__The task__
Could you output each line below exactly as it appears, excluding any pictures?

__Data below__
+ + + + +
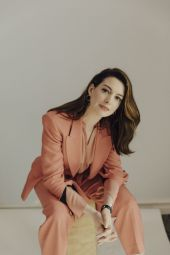 Anne-Hathaway-The-New-York-Times-03
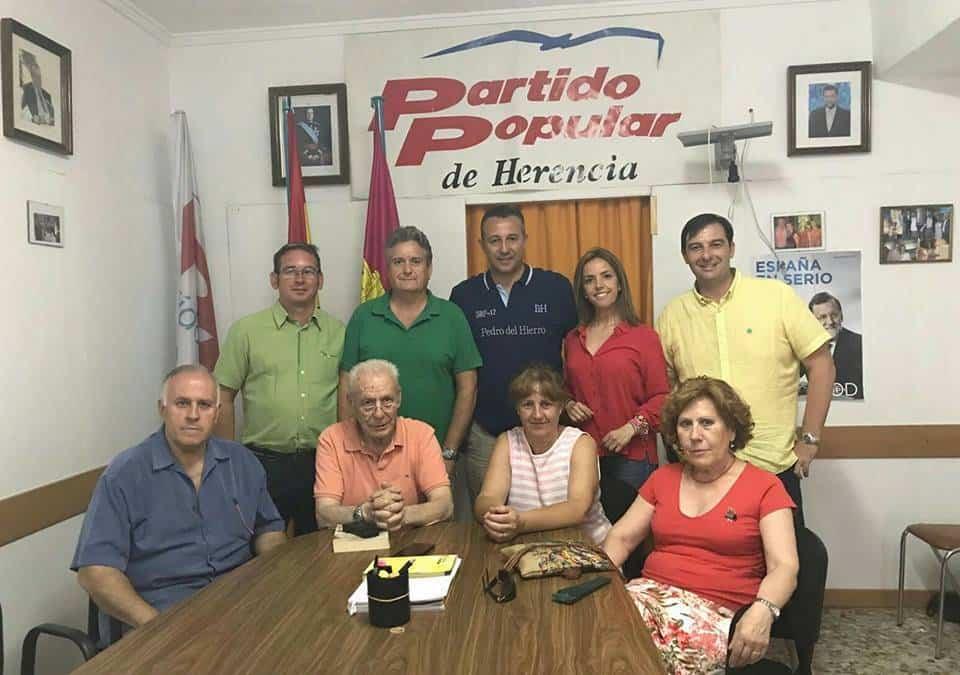 partido popular herencia adrian fernandez - Partido Popular de Herencia se reúne con Adrián Fernández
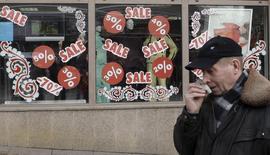 Мужчина проходит мимо витрины магазина в Санкт-Петербурге 26 февраля 2009 года. Потребительские цены в РФ выросли за неделю с 21 по 27 января 2014 года на 0,1 процента, как и неделей ранее, сообщил Росстат. REUTERS/Alexander Demianchuk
+ + + + +
__Completed exercise__
 Anne-Hathaway-The-New-York-Times-03
 partido popular herencia adrian fernandez - Partido Popular de Herencia se reúne con Adrián Fernández
 Мужчина проходит мимо витрины магазина в Санкт-Петербурге 26 февраля 2009 года. Потребительские цены в РФ выросли за неделю с 21 по 27 января 2014 года на 0,1 процента, как и неделей ранее, сообщил Росстат. REUTERS/Alexander Demianchuk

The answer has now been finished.